Find every line in the data below that contains the string "away", matching case exactly, and copy each of those lines.
----- GIVEN RECORDS -----
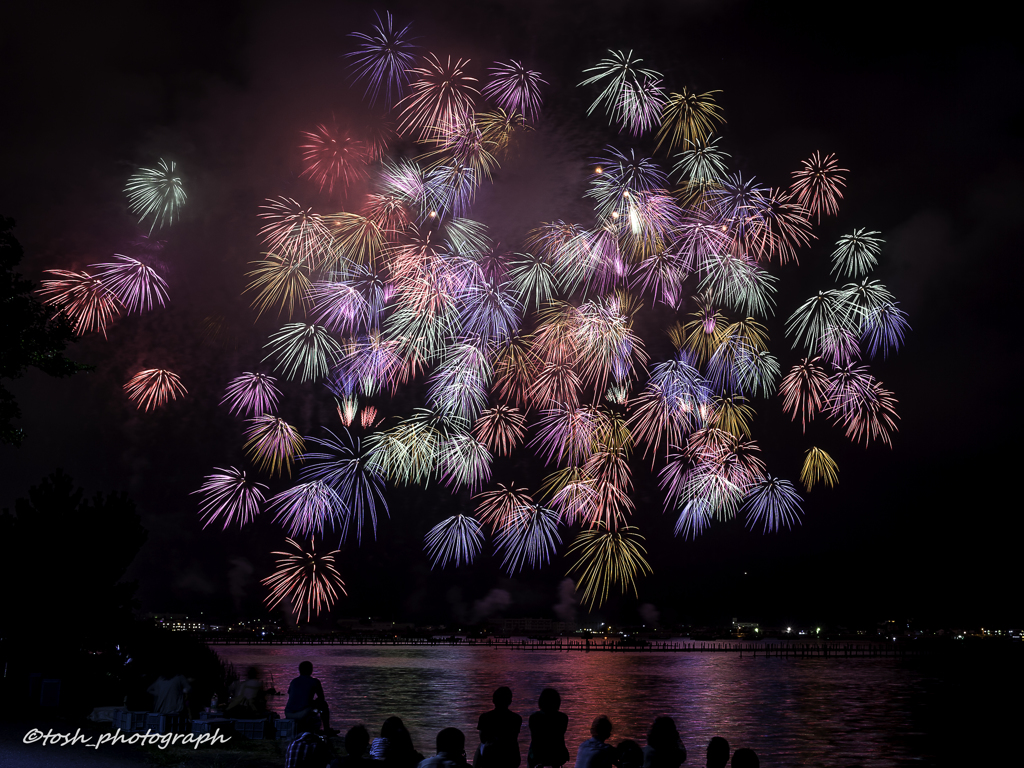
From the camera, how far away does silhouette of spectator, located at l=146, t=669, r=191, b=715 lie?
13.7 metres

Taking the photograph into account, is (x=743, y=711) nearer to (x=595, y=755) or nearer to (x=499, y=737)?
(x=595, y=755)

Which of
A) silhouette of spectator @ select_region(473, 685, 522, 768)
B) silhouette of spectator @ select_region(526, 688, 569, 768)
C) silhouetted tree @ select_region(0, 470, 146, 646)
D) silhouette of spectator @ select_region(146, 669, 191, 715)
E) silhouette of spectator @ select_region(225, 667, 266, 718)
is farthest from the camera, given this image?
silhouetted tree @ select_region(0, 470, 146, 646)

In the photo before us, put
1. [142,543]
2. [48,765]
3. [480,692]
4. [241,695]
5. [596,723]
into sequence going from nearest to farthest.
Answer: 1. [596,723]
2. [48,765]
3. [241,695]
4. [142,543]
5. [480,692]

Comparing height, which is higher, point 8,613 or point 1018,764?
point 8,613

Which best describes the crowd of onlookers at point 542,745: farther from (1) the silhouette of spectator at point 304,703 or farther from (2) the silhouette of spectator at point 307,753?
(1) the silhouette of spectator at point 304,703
-----
----- GIVEN RECORDS -----
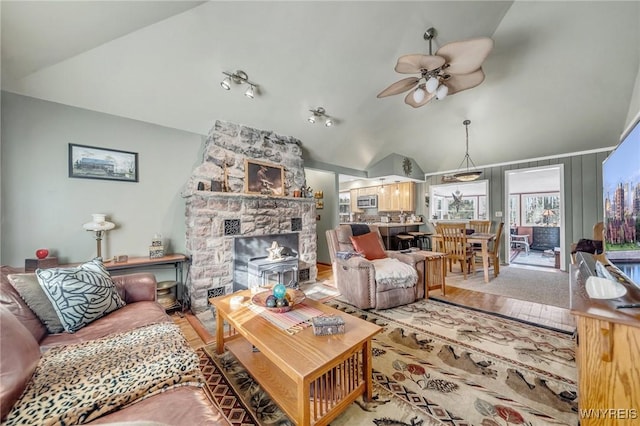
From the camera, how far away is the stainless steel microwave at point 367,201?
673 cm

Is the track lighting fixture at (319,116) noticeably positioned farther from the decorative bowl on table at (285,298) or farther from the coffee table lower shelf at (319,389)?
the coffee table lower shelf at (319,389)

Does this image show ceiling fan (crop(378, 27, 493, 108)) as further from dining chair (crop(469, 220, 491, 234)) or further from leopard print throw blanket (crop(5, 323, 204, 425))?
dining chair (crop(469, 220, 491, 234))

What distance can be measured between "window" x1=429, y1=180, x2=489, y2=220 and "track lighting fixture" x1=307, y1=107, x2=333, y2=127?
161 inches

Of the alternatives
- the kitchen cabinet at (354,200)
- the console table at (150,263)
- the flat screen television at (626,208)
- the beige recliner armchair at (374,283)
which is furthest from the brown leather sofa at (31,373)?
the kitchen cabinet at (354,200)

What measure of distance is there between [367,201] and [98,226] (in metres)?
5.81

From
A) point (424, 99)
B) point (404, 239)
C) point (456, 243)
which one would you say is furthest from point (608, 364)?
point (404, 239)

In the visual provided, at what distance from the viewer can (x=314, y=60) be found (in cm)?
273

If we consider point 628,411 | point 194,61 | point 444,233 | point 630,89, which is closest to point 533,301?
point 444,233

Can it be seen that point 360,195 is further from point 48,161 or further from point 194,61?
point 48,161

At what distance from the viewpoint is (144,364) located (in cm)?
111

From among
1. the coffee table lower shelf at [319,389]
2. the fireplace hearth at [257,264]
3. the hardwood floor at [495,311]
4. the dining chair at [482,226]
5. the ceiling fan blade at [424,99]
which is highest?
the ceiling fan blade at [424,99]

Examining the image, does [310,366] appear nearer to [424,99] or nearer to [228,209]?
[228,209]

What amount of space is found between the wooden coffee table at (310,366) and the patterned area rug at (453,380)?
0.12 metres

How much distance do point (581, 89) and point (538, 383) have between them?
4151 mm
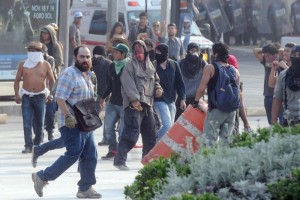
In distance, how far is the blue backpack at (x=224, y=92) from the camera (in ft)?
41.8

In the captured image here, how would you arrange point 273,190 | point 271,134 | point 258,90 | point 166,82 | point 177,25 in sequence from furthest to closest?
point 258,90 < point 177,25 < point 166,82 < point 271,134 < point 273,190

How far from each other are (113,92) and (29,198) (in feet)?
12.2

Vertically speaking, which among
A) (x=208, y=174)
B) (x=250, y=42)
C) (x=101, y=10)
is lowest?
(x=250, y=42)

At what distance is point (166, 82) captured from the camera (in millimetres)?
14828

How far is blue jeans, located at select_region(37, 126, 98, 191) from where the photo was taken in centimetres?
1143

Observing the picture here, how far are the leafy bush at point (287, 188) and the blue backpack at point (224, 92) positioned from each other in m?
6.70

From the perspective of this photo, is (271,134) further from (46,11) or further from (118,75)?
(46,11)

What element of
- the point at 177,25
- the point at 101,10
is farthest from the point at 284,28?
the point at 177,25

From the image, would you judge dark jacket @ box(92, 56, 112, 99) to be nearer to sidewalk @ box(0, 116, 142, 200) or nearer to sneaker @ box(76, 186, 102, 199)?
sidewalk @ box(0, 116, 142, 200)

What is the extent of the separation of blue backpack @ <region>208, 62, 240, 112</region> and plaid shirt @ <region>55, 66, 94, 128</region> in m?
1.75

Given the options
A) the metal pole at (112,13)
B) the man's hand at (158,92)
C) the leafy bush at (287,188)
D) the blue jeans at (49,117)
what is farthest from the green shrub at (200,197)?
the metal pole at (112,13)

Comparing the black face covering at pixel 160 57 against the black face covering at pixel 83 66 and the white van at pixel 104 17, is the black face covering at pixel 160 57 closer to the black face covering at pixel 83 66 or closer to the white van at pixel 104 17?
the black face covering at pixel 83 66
-----
----- GIVEN RECORDS -----
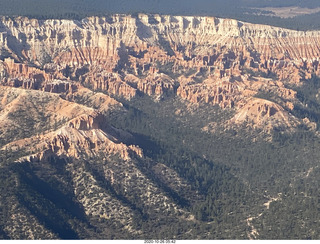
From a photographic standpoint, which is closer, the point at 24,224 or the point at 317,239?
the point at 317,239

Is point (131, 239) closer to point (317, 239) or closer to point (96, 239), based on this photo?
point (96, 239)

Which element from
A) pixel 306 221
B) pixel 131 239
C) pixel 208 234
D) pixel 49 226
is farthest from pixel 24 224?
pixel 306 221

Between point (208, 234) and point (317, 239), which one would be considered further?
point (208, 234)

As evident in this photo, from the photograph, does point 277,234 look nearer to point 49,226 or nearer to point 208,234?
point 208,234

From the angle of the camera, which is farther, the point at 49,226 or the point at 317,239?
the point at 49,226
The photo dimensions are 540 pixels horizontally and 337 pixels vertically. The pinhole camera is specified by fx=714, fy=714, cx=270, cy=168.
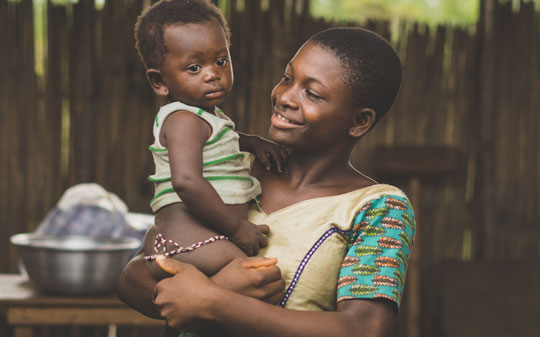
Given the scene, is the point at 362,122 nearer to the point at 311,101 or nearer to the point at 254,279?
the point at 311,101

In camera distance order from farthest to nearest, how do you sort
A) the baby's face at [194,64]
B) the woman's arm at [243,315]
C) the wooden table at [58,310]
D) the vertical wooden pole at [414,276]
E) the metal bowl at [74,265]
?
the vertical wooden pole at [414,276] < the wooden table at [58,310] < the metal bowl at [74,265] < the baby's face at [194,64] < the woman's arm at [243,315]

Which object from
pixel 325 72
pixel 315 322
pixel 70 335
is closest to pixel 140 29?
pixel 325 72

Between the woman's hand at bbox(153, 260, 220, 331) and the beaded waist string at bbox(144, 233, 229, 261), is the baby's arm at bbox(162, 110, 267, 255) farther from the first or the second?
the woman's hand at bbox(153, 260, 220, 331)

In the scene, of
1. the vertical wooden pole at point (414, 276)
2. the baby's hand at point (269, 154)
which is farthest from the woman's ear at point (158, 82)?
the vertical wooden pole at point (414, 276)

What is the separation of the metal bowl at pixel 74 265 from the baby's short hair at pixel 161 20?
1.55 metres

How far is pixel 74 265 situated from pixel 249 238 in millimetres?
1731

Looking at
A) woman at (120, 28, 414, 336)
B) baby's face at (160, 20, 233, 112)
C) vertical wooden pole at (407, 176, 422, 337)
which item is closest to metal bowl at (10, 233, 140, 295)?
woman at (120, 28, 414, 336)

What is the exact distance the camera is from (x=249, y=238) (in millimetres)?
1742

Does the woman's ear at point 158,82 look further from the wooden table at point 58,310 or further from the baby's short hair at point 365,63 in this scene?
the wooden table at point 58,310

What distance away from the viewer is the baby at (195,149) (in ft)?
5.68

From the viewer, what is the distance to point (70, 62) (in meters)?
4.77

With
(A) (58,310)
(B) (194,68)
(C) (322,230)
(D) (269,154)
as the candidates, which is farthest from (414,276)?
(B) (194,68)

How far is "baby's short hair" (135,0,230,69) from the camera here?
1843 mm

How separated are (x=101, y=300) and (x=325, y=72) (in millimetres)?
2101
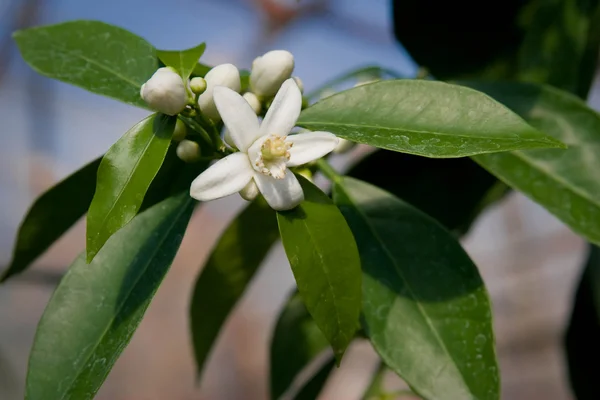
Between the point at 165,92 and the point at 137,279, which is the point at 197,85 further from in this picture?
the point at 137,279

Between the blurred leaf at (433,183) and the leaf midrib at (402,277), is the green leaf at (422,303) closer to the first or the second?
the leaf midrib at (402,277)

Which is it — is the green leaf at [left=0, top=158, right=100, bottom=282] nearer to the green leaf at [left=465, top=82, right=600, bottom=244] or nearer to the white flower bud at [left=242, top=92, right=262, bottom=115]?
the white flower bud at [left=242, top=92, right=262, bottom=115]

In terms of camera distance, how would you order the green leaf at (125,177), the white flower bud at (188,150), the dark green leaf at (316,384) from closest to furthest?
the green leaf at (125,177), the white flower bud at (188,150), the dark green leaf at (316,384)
-----
#### [OUTPUT FOR THIS EXERCISE]
From the camera, how far away does silhouette of spectator, located at l=146, t=669, r=191, b=715 lie?
From the camera, how far away is the stainless steel microwave at point 367,201?
What distance away from the viewer is the baby at (195,149) (in ft)?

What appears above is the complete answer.